Excerpt provided —
>>

The fighter capable of executing his style best due to his greater ability to stay within himself will go a long way in deciding the outcome of Porter-Garcia on September 8th at the Barclays Center in Brooklyn.
Porter 28-2-1 (17) is one of the better conditioned fighters in boxing and that’s a necessity due to the way he fights. He’s only lost to the best of the best in the welterweight division, dropping close decisions to title holders Kell Brook and Keith Thurman. Porter is the quintessential attacker, in that he really tries not to give his opponents any room or time to do anything but retreat or defend. The problem is sometimes he gets in so tight he becomes easy to tie up and blunts his own offense. Against Garcia, Porter, instead of attacking in waves, would be best suited by applying Frazier-type bell-to-bell constant pressure, and that hasn’t been his strength. Shawn is either on you like a wet t-shirt or lying in wait for his chance to attack like a mountain lion. I’ve seen it said that Porter has a better jab than Garcia, but that isn’t set in stone. And Garcia isn’t the least bit concerned with Shawn’s jab because he knows it’s basically just a distraction to clear a path for Porter’s right hand and looping hooks that he throws from both sides.
Danny Garcia 34-1 (20), like Porter, is always in shape and has fought some of the best fighters in between 140-147. His only loss was to Keith Thurman. He has a few slight advantages over Porter, but to beat him he may have to be on his game even more than Shawn. Garcia is the more restrained fighter and seldom breaks his shell regarding who he is stylistically, but he is also smart enough to know when it’s imperative that he change things up to salvage a fight that’s hanging in the balance. Danny also has sound fundamentals and is best when he counters and picks his spots. He’s better defensively than Porter and is the more accurate puncher who relies more on timing. He’ll cede physical strength to Porter but he’ll try to use that against him and will rely on his solid chin when he miscalculates.
When it comes to who is the more versatile fighter of the two, it’s clearly Garcia. However, in this pairing that won’t matter one bit because Porter is going to force Garcia to retreat or fight it out with him, with no other option. And it would be a huge surprise if he didn’t.
Danny knows Shawn has no choice but to bring the heat because Porter can’t win fighting at ring center or fighting in retreat and also that’s not who he is. Porter is going to attack, swing for the fence with every punch to the head and body and hit anywhere he sees an opening or thinks he can create one. In this fight Porter is going to need to be the ultimate swarmer. And by that I mean his pressure and volume punching must be done at a pace that doesn’t afford Garcia the time to cover and counter and he must keep Danny fighting under duress for most of the round, and sustain that for all twelve rounds because this one most likely goes the distance.

<<

Provided data —
>>

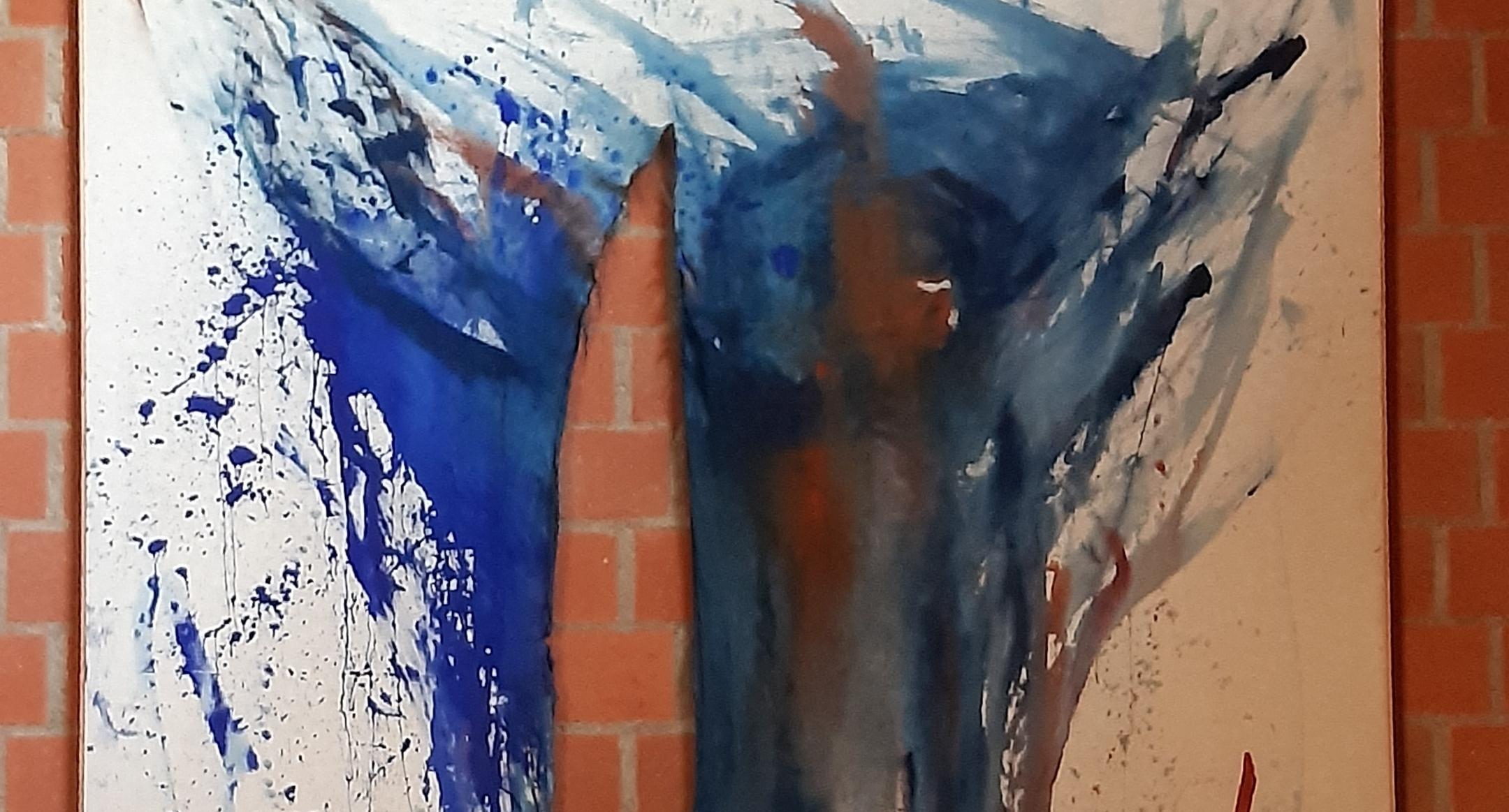 Kunstwerk in Pax Christi: 'Ostern' mit Schnitt in der Mitte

<<

Problem details —
From the Porter-Garcia fight preview, pull out everything from "The fighter capable" down to "Center in Brooklyn." word for word.

Written answer —
The fighter capable of executing his style best due to his greater ability to stay within himself will go a long way in deciding the outcome of Porter-Garcia on September 8th at the Barclays Center in Brooklyn.